### snacache's blog

By snacache, history, 6 years ago,

Hi everyone!

Suppose we have a weighted graph with N vertices and two vertices S and T are given. We have to remove some edges from the graph in order to separate the given vertices (after removing the edges, there should be no path from S to T). Suppose the cost is the sum of the edges weights. Find the minimum cost to achieve this.

In case of tie (more than one way to remove edges, obtaining the minimum cost), remove the minimum number of edges.

I know that finding the minimum cost of the cut can be solved via Max Flow, but how can we handle the ties? Sure, we can find the cut-set, but the cut-set cardinality isn't always the answer.

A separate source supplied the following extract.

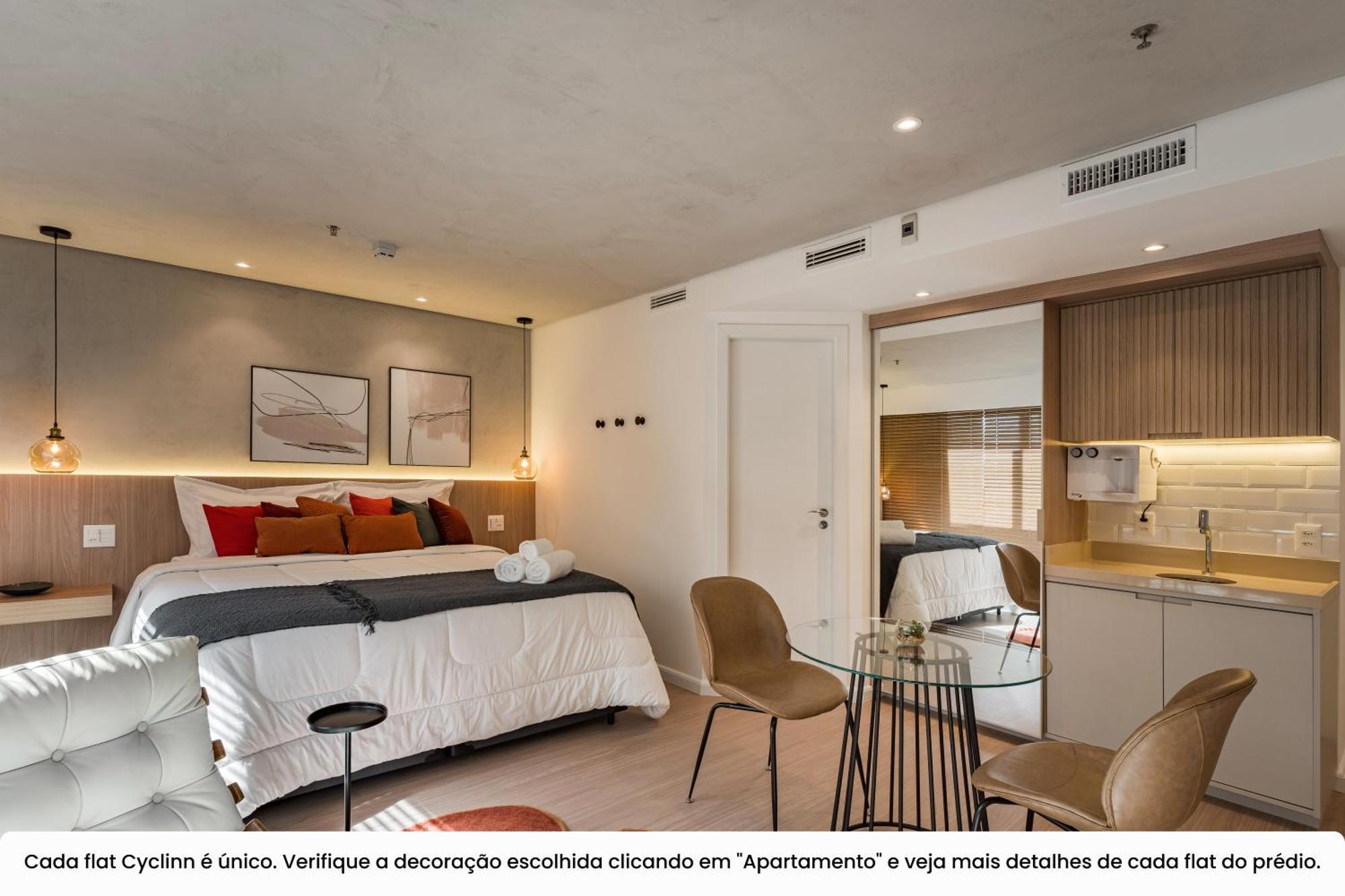 Aparthotel Cyclinn Olimpia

Is there a good way to handle these cases?

Thanks!

• +16

 » 6 years ago, # |   +92 add eps to all edge weights?
 » 6 years ago, # |   0 1 — Maxflow 2 — Build a new network where the saturated arcs will have capacity 1 and the other arcs will have capacity oo 3 — Maxflow 
 » 6 years ago, # |   +21 there is a problem like this in the USACO training pages chapter 4 called "Pollutant Control"to solve it multiply the capacity of each edge by (number of edges in the network + 1) and subtract 1 (c_new = (E + 1)*c_old — 1) and run maxflow why this works is simple the new maxflow is equal to old_maxflow * (E + 1) — number of edges used ,hence we get minimum number of edges .. why (E + 1) because it's the minimum number such that the -1 that accounts for the number of edges doesn't change the original paths (it's supposed only to break ties between paths with equal augmenting capacity)
•  » » 6 years ago, # ^ |   0 Interesting! I will try this. Thanks :)
•  » » 6 years ago, # ^ |   0 Sorry, maybe I didn't understand.Suppose I have this graph, there are five vertices and five edges, the source is 1 and the sink is 5:1 -> 2 (1)1 -> 3 (1)2 -> 4 (1)3 -> 4 (1)4 -> 5 (2)Where (x) means this edge has capacity x.The maxflow in this network is 2, if I multiply every edge with (E+1)=6 and subtract 1, then the graph will be:1 -> 2 (5)1 -> 3 (5)2 -> 4 (5)3 -> 4 (5)4 -> 5 (11)The maxflow in this network is 10, so, old_maxflow*(E+1) = 2*6 = 12 — number_of_edges = 10, number_of_edges = 2But the mincut with minimum size is given removing the edge between 4 and 5!Is my example wrong?
•  » » » 6 years ago, # ^ |   +5 You should add 1 to the capacity after multiplying, not subtract.
•  » » » » 6 years ago, # ^ |   +5 It worked! I was trying to solve this problemI didn't know there was a problem like this in USACO. But USACO version is more difficult because you must print the cut, breaking ties lexicographically.Thanks Noureldin and fofao_funk
•  » » » » » 6 years ago, # ^ |   0 Just out of curiosity: what max flow algorithm did you use to solve the problem? The constraints seem too high for edmonds karp, for example...
•  » » » » » » 6 years ago, # ^ |   0 Dinic should pass i believe, maybe with scaling
•  » » » » » » 6 years ago, # ^ | ← Rev. 3 →   0 I used edmonds karp. Perhaps the test cases don't make the algorithm reach the worst case!
•  » » » 6 years ago, # ^ | ← Rev. 2 →   +5 sorry for the mistake it's +1 not -1 .. this way the new maxflow = oldflow * (E + 1) + #cut edges
•  » » 6 years ago, # ^ |   0 hello, for this problem we also need to print the edges with the lowest index, how to handle that?